• _Written exercise_
In the entries below, find the line containing "What is the distance from". Copy it and all lines after it, exactly, through the end.
## BEGIN
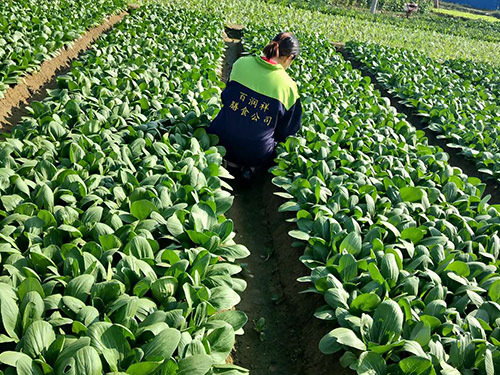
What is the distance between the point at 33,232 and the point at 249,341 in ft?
6.00

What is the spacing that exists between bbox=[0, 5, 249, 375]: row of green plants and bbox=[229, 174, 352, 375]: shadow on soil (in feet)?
1.48

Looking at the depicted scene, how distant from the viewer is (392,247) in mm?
3771

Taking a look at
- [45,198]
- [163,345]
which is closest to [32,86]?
[45,198]

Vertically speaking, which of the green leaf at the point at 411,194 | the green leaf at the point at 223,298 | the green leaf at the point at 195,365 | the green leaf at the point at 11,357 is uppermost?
the green leaf at the point at 11,357

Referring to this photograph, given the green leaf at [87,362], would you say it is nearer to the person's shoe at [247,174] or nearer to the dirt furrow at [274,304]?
the dirt furrow at [274,304]

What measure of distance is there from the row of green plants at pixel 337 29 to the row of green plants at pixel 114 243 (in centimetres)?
1174

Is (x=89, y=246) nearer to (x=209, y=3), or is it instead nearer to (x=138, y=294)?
(x=138, y=294)

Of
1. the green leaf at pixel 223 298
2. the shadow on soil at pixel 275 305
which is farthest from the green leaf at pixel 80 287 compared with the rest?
the shadow on soil at pixel 275 305

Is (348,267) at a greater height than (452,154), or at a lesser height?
greater

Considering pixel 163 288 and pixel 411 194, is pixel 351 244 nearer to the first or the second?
pixel 411 194

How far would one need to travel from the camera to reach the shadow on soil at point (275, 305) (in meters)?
3.55

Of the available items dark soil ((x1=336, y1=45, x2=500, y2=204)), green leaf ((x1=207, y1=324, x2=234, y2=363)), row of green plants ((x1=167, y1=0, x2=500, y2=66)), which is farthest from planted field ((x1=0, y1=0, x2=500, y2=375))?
row of green plants ((x1=167, y1=0, x2=500, y2=66))

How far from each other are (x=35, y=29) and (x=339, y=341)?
327 inches

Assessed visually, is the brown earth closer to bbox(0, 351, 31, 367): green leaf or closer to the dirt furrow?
the dirt furrow
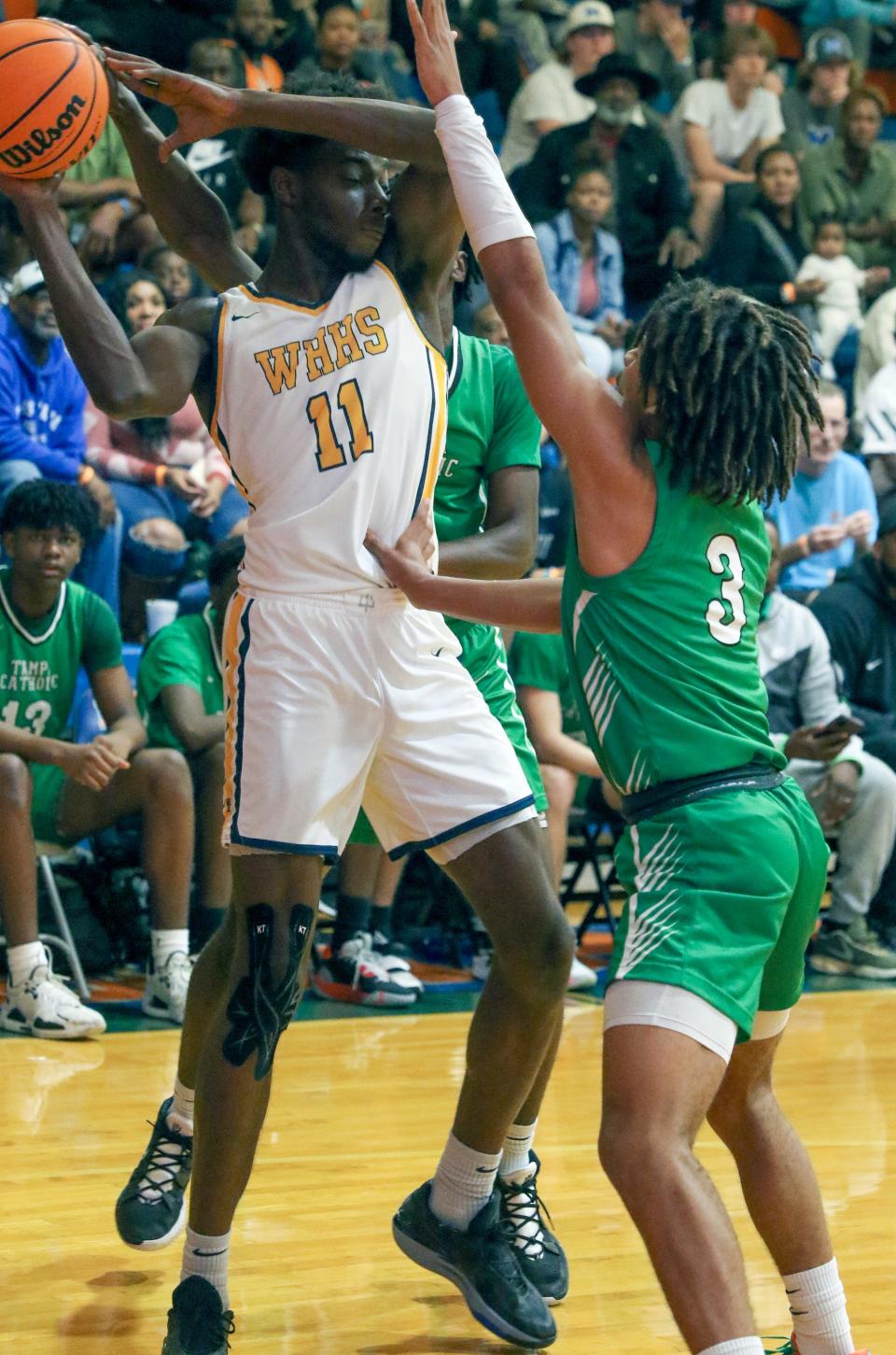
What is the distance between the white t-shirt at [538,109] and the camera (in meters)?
10.9

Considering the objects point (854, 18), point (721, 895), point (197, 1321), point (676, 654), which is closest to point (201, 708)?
point (197, 1321)

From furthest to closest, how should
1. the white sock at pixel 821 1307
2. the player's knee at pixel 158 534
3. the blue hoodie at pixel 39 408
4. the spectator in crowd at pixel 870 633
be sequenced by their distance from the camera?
the spectator in crowd at pixel 870 633 → the player's knee at pixel 158 534 → the blue hoodie at pixel 39 408 → the white sock at pixel 821 1307

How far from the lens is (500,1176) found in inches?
144

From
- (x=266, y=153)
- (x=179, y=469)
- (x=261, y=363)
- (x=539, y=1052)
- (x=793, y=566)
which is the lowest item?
(x=793, y=566)

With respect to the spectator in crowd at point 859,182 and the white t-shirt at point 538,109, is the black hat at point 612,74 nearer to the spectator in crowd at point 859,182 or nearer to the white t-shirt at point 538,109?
the white t-shirt at point 538,109

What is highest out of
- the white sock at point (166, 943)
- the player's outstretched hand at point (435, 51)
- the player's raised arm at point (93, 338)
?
the player's outstretched hand at point (435, 51)

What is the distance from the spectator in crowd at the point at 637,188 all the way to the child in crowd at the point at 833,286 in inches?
33.7

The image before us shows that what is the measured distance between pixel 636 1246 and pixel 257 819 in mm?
1399

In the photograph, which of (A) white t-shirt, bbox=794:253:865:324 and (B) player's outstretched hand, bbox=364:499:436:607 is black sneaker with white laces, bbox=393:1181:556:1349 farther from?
(A) white t-shirt, bbox=794:253:865:324

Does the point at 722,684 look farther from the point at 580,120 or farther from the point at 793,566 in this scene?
the point at 580,120

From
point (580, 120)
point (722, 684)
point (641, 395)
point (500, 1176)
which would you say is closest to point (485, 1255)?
point (500, 1176)

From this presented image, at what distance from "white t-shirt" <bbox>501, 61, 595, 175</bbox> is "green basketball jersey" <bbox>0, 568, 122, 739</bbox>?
18.5 ft

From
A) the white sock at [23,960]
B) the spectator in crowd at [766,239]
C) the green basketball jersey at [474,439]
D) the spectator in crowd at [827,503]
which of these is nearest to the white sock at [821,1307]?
the green basketball jersey at [474,439]

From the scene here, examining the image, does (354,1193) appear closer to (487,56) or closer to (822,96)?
## END
• _Final result_
What is the distance from the spectator in crowd at the point at 637,188 all the way to the child in crowd at the point at 833,286 in inches?
33.7

The image before us shows that what is the measured distance between pixel 636 1246 and pixel 257 819 in mm?
1399

In the photograph, which of (A) white t-shirt, bbox=794:253:865:324 and (B) player's outstretched hand, bbox=364:499:436:607 is black sneaker with white laces, bbox=393:1181:556:1349 farther from?
(A) white t-shirt, bbox=794:253:865:324

Does the point at 722,684 look farther from the point at 580,120 or farther from the point at 793,566 in this scene?
the point at 580,120

From
point (580, 120)
point (722, 684)
point (641, 395)
point (500, 1176)
which would you say is closest to point (485, 1255)?
point (500, 1176)

From this presented image, at what distance from "white t-shirt" <bbox>501, 61, 595, 175</bbox> is "green basketball jersey" <bbox>0, 568, 122, 739</bbox>?
18.5 ft

From
A) the white sock at [23,960]
B) the spectator in crowd at [766,239]
C) the green basketball jersey at [474,439]
D) the spectator in crowd at [827,503]
which of these is nearest to the white sock at [821,1307]?
the green basketball jersey at [474,439]

From the scene here, examining the image, does (354,1193) appear closer to (487,56) or closer to (822,96)?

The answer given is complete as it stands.